**Written request 1**
According to the movie review below, in what year did production on Memories of the Sword begin?
**Written request 2**
Carry on the Memories of the Sword movie review after its final sentence.

**Excerpted text**
((

Special shoutout to Anthony Yooshin Kim for helping me formulate my thoughts on this post.
Death or Glory: Memories of the Sword movie review
A new South Korean action movie is usually a cause for celebration in my house and after the trifecta of ass-kicking historicals last year (The Pirates; Kundo: Age of the Rampant, and The Admiral: Roaring Currents) I was looking forward to seeing Memories of the Sword, which opens this weekend in North America. As a big Lee Byung-hun fangirl, I mean, scholar, I’m also happy to see one of my favorite actors in a genuine starring role after suffering through his supporting roles in a string of mediocre Hollywood movies (GI Joe 1 & 2; Red 2, and Terminator: Genysis). And since LBH’s last historical film, Masquerade, was outstanding, I had high hopes for this new one. Alas, Memories of the Sword is no Masquerade, and doesn’t stand up to the big three historicals from last year either.
I should’ve known that things were amiss when Memories took forever to be released. Although it began production in 2013 and was completed in 2014, the film has languished for many months due to a salacious blackmailing scandal involving LBH (who’s married) and a couple of younger women. That tawdry episode concluded earlier this year with prison sentences for the two women.
So despite a big-name cast that also includes Jeon Do-yeon (The Housemaid) and Lee Junho from boy band 2PM, the bloom is off the rose as audience buzz for this one has died down to a murmur. But the film has other flaws that make this one more of a miss than a hit.

))

Spatial question records
((

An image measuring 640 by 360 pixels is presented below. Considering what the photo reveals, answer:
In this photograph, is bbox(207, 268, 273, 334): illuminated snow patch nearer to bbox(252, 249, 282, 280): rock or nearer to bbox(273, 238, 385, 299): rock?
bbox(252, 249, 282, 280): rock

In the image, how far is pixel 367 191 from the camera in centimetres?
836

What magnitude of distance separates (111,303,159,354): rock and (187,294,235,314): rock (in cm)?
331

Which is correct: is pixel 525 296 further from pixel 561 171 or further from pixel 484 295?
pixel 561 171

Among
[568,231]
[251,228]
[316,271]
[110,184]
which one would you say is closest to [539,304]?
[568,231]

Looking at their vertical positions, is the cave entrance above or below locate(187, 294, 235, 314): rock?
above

))

**Output 1**
2013

**Output 2**
Right off the bat the film throws down the wire-fu gauntlet as young swordswoman Hong-Yi (Kim Go-eun) leaps many feet over a tall sunflower, then bounds high in the air across a grassy field. Following a swordfighting competition that she enters in drag, Hong-Yi encounters Yu-Baek (LBH) who is intrigued by her martial arts skills. The film then follows a convoluted narrative of betrayal, ambition, revenge, and concealed identity involving Hong-Yi, Yu-Baek, and Hong-Yi’s foster mother Sul Rang (Jeon Do-Yeon).
Although the movie possesses the usual sheen and polish of South Korean commercial movies, the film is burdened by a vastly overcomplicated plot and a dour overall demeanor. Everyone has something to hide and the angst is laid on pretty thick as characters weep regretfully while slashing and stabbing one another. The interlocking interpersonal relationships recall the intricacies of Ang Lee’s Crouching Tiger, Hidden Dragon minus Lee’s poeticism and his strong sense of narrative rhythm, and in fact the film resembles CTHD in its costuming, its scenes of fights in bamboo forests, and its complicated court intrigue.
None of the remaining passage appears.